1. The Hunger Games by Suzanne Collins

My first read of 2011 started the year off on the YA fantasy angle I wanted. Collins' book kept me enthralled through plane, Metro, and bus rides and I finished it in one epic day of travel. Her dystopian world is convincing in its own context and her protagonist Katniss manages to be a strong, likable heroine without compromising one jot of authenticity.I felt throughout that there was more to the world than seen in the book, and I imagine more of it will be divulged in the next two books of the trilogy.
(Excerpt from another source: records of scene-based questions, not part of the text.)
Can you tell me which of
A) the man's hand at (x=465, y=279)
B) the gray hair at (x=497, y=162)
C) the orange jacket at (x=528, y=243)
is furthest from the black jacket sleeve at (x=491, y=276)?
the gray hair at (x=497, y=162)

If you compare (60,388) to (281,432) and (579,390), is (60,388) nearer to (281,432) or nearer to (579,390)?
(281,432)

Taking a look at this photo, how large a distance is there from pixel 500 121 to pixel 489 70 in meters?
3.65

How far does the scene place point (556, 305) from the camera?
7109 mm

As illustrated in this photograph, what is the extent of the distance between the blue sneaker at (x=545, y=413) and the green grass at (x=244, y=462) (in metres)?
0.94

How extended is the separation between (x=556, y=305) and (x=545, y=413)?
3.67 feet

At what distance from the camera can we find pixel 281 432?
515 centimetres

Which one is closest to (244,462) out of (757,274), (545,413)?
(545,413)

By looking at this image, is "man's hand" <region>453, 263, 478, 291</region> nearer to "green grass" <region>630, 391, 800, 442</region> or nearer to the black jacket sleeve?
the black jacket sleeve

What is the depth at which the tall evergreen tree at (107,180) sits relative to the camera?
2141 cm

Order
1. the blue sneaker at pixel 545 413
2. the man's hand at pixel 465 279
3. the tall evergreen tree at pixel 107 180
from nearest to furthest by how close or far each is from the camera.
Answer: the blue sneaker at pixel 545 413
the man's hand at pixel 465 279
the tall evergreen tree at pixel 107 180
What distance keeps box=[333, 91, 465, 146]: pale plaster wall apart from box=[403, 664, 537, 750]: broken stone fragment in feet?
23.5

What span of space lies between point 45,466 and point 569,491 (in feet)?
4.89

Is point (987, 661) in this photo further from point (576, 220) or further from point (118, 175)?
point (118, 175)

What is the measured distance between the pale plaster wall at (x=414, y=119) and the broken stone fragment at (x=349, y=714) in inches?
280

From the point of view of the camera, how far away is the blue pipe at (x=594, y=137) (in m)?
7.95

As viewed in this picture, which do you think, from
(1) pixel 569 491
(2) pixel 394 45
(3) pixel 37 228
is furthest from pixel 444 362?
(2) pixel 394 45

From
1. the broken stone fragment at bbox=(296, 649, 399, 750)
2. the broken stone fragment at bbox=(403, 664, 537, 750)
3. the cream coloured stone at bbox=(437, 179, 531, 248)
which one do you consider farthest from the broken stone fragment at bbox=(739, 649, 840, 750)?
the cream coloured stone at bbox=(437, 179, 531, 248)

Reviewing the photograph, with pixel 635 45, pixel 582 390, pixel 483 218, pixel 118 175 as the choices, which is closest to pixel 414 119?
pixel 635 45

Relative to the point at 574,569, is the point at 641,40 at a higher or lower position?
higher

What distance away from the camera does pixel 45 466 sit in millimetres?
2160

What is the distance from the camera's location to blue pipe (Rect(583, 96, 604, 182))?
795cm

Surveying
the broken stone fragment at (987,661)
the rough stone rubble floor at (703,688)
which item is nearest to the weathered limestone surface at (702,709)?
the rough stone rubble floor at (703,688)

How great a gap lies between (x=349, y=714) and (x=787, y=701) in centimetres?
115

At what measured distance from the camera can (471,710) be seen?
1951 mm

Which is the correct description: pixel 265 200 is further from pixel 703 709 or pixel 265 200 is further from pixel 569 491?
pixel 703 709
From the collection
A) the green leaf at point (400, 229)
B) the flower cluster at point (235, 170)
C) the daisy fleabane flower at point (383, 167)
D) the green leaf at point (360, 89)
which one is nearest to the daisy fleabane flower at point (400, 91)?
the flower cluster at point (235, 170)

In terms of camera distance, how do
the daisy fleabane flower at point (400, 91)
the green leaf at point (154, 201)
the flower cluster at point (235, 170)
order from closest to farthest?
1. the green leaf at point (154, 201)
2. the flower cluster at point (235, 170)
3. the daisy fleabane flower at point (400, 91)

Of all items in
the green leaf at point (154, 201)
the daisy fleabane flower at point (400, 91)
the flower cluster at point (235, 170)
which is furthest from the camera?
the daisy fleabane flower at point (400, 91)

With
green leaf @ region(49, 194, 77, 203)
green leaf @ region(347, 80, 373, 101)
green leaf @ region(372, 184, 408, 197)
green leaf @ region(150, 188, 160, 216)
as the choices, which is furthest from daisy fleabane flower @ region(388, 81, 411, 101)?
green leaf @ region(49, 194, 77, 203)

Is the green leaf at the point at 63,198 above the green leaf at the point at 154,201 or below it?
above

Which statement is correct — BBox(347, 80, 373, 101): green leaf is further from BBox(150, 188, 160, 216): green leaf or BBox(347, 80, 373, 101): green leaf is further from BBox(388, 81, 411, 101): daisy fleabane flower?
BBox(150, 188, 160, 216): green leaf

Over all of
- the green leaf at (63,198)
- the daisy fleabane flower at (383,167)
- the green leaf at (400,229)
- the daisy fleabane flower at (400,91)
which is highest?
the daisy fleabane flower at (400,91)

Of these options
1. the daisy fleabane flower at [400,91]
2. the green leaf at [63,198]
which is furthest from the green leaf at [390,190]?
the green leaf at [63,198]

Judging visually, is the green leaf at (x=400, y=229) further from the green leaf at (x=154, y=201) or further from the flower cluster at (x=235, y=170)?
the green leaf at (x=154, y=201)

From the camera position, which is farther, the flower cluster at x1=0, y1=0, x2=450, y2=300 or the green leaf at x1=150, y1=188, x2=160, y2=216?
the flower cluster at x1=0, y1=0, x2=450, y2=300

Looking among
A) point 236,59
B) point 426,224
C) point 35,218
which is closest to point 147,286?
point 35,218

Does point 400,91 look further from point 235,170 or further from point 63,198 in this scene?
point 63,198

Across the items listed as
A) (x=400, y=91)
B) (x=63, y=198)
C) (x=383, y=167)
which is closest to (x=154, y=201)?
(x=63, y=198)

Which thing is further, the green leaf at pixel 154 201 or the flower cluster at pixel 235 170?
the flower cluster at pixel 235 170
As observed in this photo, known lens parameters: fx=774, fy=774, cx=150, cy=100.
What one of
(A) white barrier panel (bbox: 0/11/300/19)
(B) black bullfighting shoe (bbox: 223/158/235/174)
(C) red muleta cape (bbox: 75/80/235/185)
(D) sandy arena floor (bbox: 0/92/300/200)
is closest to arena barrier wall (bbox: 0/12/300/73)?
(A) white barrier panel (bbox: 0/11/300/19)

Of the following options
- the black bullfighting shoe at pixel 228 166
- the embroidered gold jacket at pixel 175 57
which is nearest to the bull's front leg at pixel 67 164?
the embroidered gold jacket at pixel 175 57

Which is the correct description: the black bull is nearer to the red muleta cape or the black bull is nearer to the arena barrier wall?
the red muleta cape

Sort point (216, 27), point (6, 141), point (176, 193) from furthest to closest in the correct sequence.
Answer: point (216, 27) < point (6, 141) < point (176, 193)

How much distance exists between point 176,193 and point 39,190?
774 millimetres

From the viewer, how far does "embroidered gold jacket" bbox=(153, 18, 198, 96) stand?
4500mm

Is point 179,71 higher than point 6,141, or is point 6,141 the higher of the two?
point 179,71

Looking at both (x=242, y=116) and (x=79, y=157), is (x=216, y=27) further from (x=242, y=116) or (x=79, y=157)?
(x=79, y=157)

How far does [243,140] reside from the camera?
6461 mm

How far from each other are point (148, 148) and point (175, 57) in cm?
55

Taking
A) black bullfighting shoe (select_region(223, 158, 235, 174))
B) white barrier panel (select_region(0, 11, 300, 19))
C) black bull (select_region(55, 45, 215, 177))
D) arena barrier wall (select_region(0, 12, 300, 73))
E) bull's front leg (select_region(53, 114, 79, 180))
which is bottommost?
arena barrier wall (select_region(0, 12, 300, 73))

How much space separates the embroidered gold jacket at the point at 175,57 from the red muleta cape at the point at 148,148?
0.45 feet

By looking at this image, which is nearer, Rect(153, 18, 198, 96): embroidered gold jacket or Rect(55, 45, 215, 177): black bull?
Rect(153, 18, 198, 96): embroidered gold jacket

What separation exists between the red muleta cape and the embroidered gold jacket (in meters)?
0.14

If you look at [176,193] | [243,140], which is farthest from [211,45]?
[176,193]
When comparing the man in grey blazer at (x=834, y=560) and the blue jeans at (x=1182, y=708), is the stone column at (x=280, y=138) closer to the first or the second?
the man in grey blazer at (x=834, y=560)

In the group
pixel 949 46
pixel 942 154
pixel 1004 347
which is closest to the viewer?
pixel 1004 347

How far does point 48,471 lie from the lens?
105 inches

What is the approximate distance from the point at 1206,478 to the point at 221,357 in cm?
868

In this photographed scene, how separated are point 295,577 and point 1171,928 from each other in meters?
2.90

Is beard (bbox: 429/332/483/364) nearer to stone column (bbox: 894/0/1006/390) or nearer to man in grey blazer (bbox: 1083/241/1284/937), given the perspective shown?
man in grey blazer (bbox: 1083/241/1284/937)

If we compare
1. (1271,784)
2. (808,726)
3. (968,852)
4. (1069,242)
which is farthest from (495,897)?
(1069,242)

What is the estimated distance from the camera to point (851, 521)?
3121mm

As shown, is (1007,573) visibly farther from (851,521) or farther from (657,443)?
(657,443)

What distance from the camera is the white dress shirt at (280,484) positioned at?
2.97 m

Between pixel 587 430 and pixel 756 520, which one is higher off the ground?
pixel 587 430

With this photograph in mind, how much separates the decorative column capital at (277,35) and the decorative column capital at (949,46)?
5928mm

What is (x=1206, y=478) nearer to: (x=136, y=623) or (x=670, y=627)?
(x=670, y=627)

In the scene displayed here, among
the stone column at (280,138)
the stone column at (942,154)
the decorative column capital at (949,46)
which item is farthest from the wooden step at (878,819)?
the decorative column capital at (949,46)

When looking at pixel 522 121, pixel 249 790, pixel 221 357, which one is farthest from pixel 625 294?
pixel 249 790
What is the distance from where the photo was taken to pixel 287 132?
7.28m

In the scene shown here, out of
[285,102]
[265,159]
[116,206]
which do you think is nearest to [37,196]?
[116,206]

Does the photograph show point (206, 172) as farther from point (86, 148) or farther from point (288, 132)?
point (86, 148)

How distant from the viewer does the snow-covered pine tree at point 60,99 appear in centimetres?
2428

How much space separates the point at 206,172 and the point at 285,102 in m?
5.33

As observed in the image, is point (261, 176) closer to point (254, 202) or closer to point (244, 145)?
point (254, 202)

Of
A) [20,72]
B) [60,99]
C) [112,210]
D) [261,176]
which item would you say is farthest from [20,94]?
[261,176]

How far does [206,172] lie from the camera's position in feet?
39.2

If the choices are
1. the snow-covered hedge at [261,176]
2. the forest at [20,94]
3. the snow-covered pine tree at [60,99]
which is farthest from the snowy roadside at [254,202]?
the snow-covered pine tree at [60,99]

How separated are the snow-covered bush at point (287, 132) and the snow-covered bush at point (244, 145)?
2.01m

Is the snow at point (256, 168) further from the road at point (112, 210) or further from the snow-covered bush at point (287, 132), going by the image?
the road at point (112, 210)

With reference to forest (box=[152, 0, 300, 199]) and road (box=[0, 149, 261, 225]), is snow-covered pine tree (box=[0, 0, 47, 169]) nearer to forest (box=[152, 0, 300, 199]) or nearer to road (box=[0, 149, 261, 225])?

Collins takes a very old idea, of pitting children against each other in a battle to the death, and infuses it with cultural and historical significance and a deep message about government control. The plot has its twists and turns, but the protagonist's reactions remain the most interesting thing about the book. Of course, this is also what the in-text audience is interested in, which sets up a creepy parallel between the reader and the sadistic (or coerced) watchers of the Hunger Games. We watch Katniss struggle to survive both physically and mentally and Collins creates a cast of worthy allies and opponents, all of whose motives must be suspect. The dangers Katniss faces seem real, as do the consequences, and, as in all good series, at the end of the book we're still questioning everyone's motives and what little nugget will blossom into the plot of the next book. We leave Katniss in a complex relationship and to the disturbing fate of having to coach "tribute" for the next year's Hunger Games. I have several guesses as to what will transpire next, but I'll keep that to myself.

Overall, compelling, original and containing a grittiness worthy of Orson Scott Card and a world worthy of J.K. Rowling. I strongly recommend this to readers of all ages and will be seeking out the rest of the trilogy.